◆ Requirement ◆
Can you reproduce the portion of the freezer patch review below that falls between "On Sat 03-11-12" and "any behavior change.", inclusive, word for word?
(Excerpted text)
On Sat 03-11-12 01:38:32, Tejun Heo wrote:
> freezer->state was an enum value - one of THAWED, FREEZING and FROZEN.
> As the scheduled full hierarchy support requires more than one
> freezing condition, switch it to mask of flags.  If FREEZING is not
> set, it's thawed.  FREEZING is set if freezing or frozen.  If frozen,
> both FREEZING and FROZEN are set.  Now that tasks can be attached to
> an already frozen cgroup, this also makes freezing condition checks
> more natural.
> 
> This patch doesn't introduce any behavior change.
> 
> Signed-off-by: Tejun Heo <tj-DgEjT+Ai2ygdnm+yROfE0A@public.gmane.org>

I think it would be nicer to use freezer_state_flags enum rather than
unsigned int for the state. I would even expect gcc to complain about
that but it looks like -fstrict-enums is c++ specific (so long enum
safety).

Anyway
Reviewed-by: Michal Hocko <mhocko-AlSwsSmVLrQ@public.gmane.org>

> ---
>  kernel/cgroup_freezer.c | 60 ++++++++++++++++++++++---------------------------
>  1 file changed, 27 insertions(+), 33 deletions(-)
(End Excerpted text)
(Listed records)
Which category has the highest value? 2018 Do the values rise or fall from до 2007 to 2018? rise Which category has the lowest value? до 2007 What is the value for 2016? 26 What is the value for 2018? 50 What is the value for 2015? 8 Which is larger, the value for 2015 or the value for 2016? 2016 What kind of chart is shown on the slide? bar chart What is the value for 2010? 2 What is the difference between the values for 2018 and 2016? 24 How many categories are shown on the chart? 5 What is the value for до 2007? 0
(End Listed records)
(Listed records)
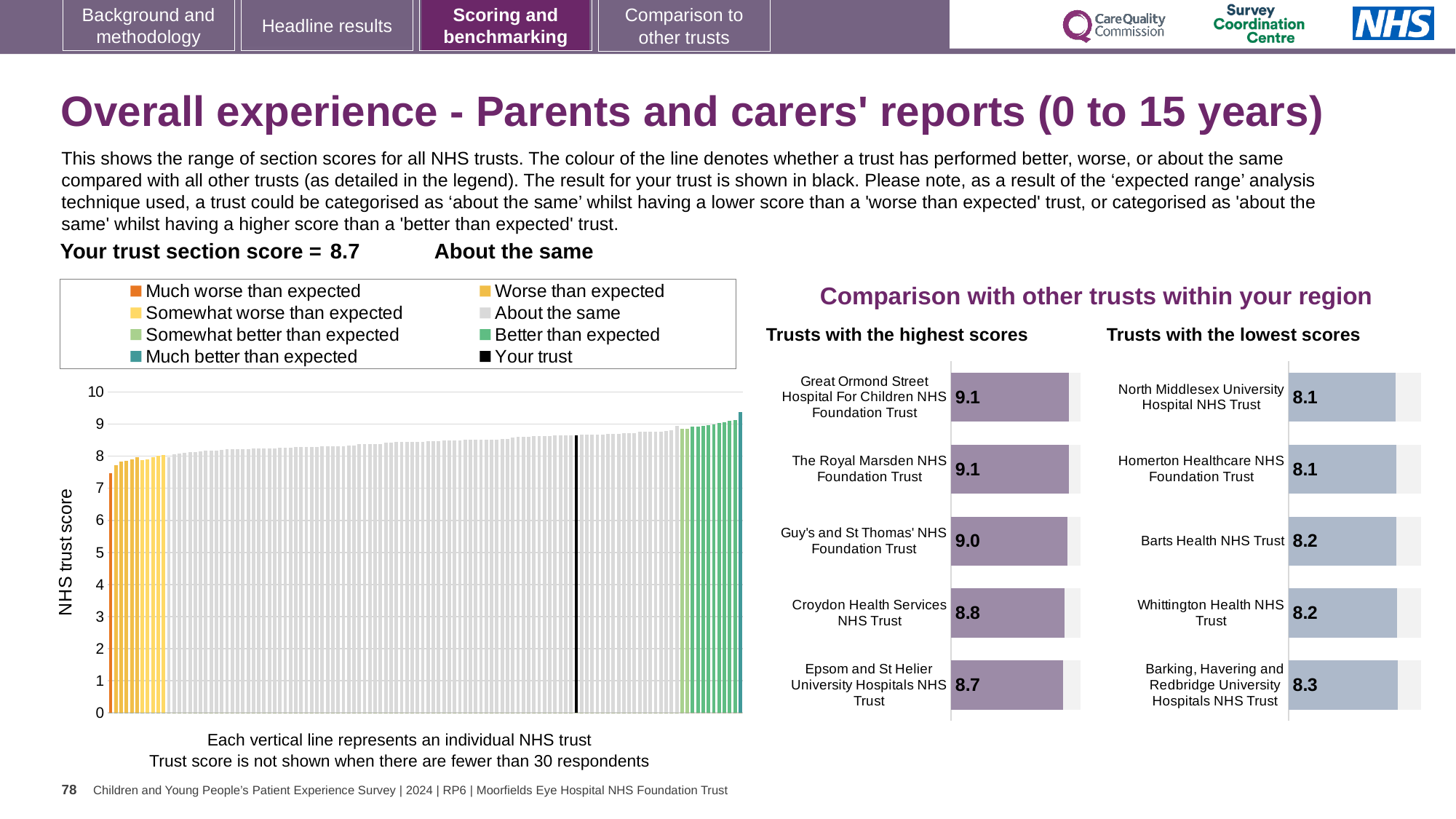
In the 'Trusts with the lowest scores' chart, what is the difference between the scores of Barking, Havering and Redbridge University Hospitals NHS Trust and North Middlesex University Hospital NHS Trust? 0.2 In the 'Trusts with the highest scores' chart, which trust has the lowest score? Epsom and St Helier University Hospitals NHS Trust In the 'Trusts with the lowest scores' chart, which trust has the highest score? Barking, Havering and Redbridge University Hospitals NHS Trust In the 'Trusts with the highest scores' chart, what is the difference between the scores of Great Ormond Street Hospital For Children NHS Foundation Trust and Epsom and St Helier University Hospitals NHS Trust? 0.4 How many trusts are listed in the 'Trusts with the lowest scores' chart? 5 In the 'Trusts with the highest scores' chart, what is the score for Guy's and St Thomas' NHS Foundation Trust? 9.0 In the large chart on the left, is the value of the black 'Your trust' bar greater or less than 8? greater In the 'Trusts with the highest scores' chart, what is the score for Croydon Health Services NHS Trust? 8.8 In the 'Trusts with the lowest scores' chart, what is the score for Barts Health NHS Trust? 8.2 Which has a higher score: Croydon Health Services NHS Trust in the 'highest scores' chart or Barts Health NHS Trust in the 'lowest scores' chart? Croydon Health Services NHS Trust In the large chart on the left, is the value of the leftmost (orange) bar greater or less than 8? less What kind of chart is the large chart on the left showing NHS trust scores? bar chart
(End Listed records)
◆ Answer section ◆
On Sat 03-11-12 01:38:32, Tejun Heo wrote:
> freezer->state was an enum value - one of THAWED, FREEZING and FROZEN.
> As the scheduled full hierarchy support requires more than one
> freezing condition, switch it to mask of flags.  If FREEZING is not
> set, it's thawed.  FREEZING is set if freezing or frozen.  If frozen,
> both FREEZING and FROZEN are set.  Now that tasks can be attached to
> an already frozen cgroup, this also makes freezing condition checks
> more natural.
> 
> This patch doesn't introduce any behavior change.